What follows are major elements within the document, made public July 28, 2017 …
The agency said it intends to issue an Advance Notice of Proposed Rulemaking (ANPRM) to seek input on the potential benefits and possible adverse effects of lowering nicotine in cigarettes. Tying lower levels of nicotine to when youth first try cigarettes, the FDA surmises that “lowering nicotine levels could decrease the likelihood that future generations become addicted to cigarettes and allow more currently addicted smokers to quit,” the document said.
“Because nicotine lives at the core of both the problem and the solution to the question of addiction, addressing the addictive levels of nicotine in combustible cigarettes must be part of the FDA’s strategy for addressing the devastating, addiction crisis that is threatening American families,” Gottlieb said in the document. “Our approach to nicotine must be accompanied by a firm foundation of rules and standards for newly regulated products. To be successful, all of these steps must be done in concert and not in isolation.”
Discussing the document in a recent newsletter, Thomas Briant, executive director of Minneapolis-based NATO, said part of the FDA’s goal is to develop a “product standard” that would regulate the properties of a lower-nicotine, combustible cigarette. He noted that Congress prohibited the FDA from lowering the nicotine level to zero.
E-cigarettes and harm-reducing alternatives
Similar to the public-commentary period on lower-nicotine cigarettes, the FDA is also going to initiate a public comment period on the dangers of e-cigarette batteries, youth access to e-liquid and the potential of e-cigarettes to be a less harmful alternative to traditional cigarettes. “A key piece of the FDA’s approach is demonstrating a greater awareness that nicotine—while highly addictive—is delivered through products that represent a continuum of risk and is most harmful when delivered through smoke particles in combustible cigarettes,” Gottlieb said.

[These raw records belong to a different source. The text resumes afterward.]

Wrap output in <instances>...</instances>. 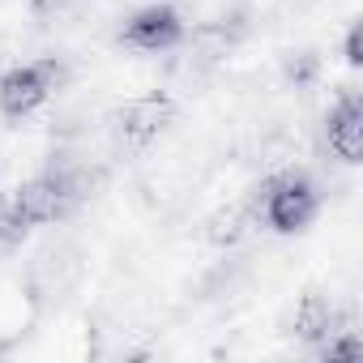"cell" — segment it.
<instances>
[{
	"mask_svg": "<svg viewBox=\"0 0 363 363\" xmlns=\"http://www.w3.org/2000/svg\"><path fill=\"white\" fill-rule=\"evenodd\" d=\"M248 210H252V223H261V227H269L278 235H299L320 214V189H316V179L308 171L286 167V171H274L257 189Z\"/></svg>",
	"mask_w": 363,
	"mask_h": 363,
	"instance_id": "obj_1",
	"label": "cell"
},
{
	"mask_svg": "<svg viewBox=\"0 0 363 363\" xmlns=\"http://www.w3.org/2000/svg\"><path fill=\"white\" fill-rule=\"evenodd\" d=\"M90 197V175L86 171H43V175H30L26 184H18L13 201H9V214L26 227H52L60 218H69L82 201Z\"/></svg>",
	"mask_w": 363,
	"mask_h": 363,
	"instance_id": "obj_2",
	"label": "cell"
},
{
	"mask_svg": "<svg viewBox=\"0 0 363 363\" xmlns=\"http://www.w3.org/2000/svg\"><path fill=\"white\" fill-rule=\"evenodd\" d=\"M65 82V69L60 60H26V65H13L5 77H0V116L9 120H26L35 116Z\"/></svg>",
	"mask_w": 363,
	"mask_h": 363,
	"instance_id": "obj_3",
	"label": "cell"
},
{
	"mask_svg": "<svg viewBox=\"0 0 363 363\" xmlns=\"http://www.w3.org/2000/svg\"><path fill=\"white\" fill-rule=\"evenodd\" d=\"M120 43L133 52H145V56L171 52V48L184 43V18H179L175 5H141L137 13L124 18Z\"/></svg>",
	"mask_w": 363,
	"mask_h": 363,
	"instance_id": "obj_4",
	"label": "cell"
},
{
	"mask_svg": "<svg viewBox=\"0 0 363 363\" xmlns=\"http://www.w3.org/2000/svg\"><path fill=\"white\" fill-rule=\"evenodd\" d=\"M175 107L167 94H141V99H128L111 111V137L120 150H145L167 124H171Z\"/></svg>",
	"mask_w": 363,
	"mask_h": 363,
	"instance_id": "obj_5",
	"label": "cell"
},
{
	"mask_svg": "<svg viewBox=\"0 0 363 363\" xmlns=\"http://www.w3.org/2000/svg\"><path fill=\"white\" fill-rule=\"evenodd\" d=\"M325 145L333 150V158H342L346 167L363 162V99L354 90H346L329 116H325Z\"/></svg>",
	"mask_w": 363,
	"mask_h": 363,
	"instance_id": "obj_6",
	"label": "cell"
},
{
	"mask_svg": "<svg viewBox=\"0 0 363 363\" xmlns=\"http://www.w3.org/2000/svg\"><path fill=\"white\" fill-rule=\"evenodd\" d=\"M337 329H346V316L337 312V303H333L329 295L312 291V295L299 299L295 320H291V333H295L303 346H320V342H325L329 333H337Z\"/></svg>",
	"mask_w": 363,
	"mask_h": 363,
	"instance_id": "obj_7",
	"label": "cell"
},
{
	"mask_svg": "<svg viewBox=\"0 0 363 363\" xmlns=\"http://www.w3.org/2000/svg\"><path fill=\"white\" fill-rule=\"evenodd\" d=\"M316 354L325 359V363H346V359H363V337L346 325V329H337V333H329L320 346H316Z\"/></svg>",
	"mask_w": 363,
	"mask_h": 363,
	"instance_id": "obj_8",
	"label": "cell"
},
{
	"mask_svg": "<svg viewBox=\"0 0 363 363\" xmlns=\"http://www.w3.org/2000/svg\"><path fill=\"white\" fill-rule=\"evenodd\" d=\"M244 223H252V210H227V214H218L210 223V240L214 244H235L240 231H244Z\"/></svg>",
	"mask_w": 363,
	"mask_h": 363,
	"instance_id": "obj_9",
	"label": "cell"
},
{
	"mask_svg": "<svg viewBox=\"0 0 363 363\" xmlns=\"http://www.w3.org/2000/svg\"><path fill=\"white\" fill-rule=\"evenodd\" d=\"M26 231H30V227H26V223H18V218H13L9 210L0 214V244H5V248L22 244V240H26Z\"/></svg>",
	"mask_w": 363,
	"mask_h": 363,
	"instance_id": "obj_10",
	"label": "cell"
},
{
	"mask_svg": "<svg viewBox=\"0 0 363 363\" xmlns=\"http://www.w3.org/2000/svg\"><path fill=\"white\" fill-rule=\"evenodd\" d=\"M346 65H350V69L363 65V30H359V22L346 30Z\"/></svg>",
	"mask_w": 363,
	"mask_h": 363,
	"instance_id": "obj_11",
	"label": "cell"
},
{
	"mask_svg": "<svg viewBox=\"0 0 363 363\" xmlns=\"http://www.w3.org/2000/svg\"><path fill=\"white\" fill-rule=\"evenodd\" d=\"M35 5H48V0H35Z\"/></svg>",
	"mask_w": 363,
	"mask_h": 363,
	"instance_id": "obj_12",
	"label": "cell"
}]
</instances>
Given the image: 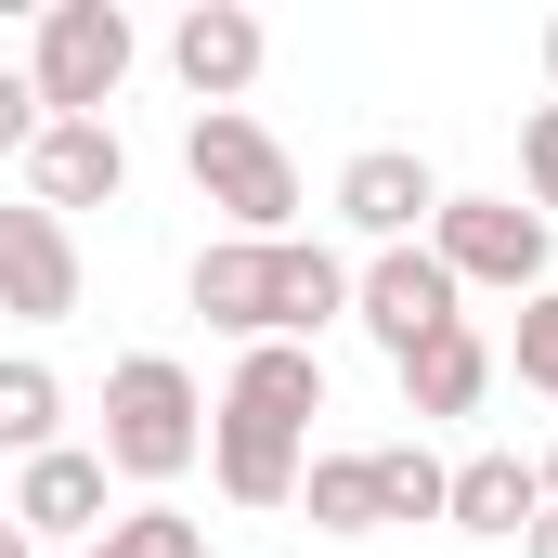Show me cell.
<instances>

The agency said it intends to issue a new enforcement policy “shortly,” with new deadlines for when manufacturers must submit applications for new products. Instead of deadlines in 2018, products such as cigars, pipe tobacco and hookah tobacco have a deadline of Aug. 8, 2021, and e-cigarettes or vaping products have an Aug. 8, 2022, deadline.
Additionally, the FDA expects that manufacturers would continue to market products while the agency reviews product applications.
Revisiting menthol and cigars
The FDA also is opening up a public-hearing period to look at what role flavors, including menthol, play in attracting youth to tobacco use and conversely, what role flavors play in getting smokers to use “less harmful” forms of nicotine delivery. The FDA will apply a similar public comment period to premium cigars and medicinal-nicotine products.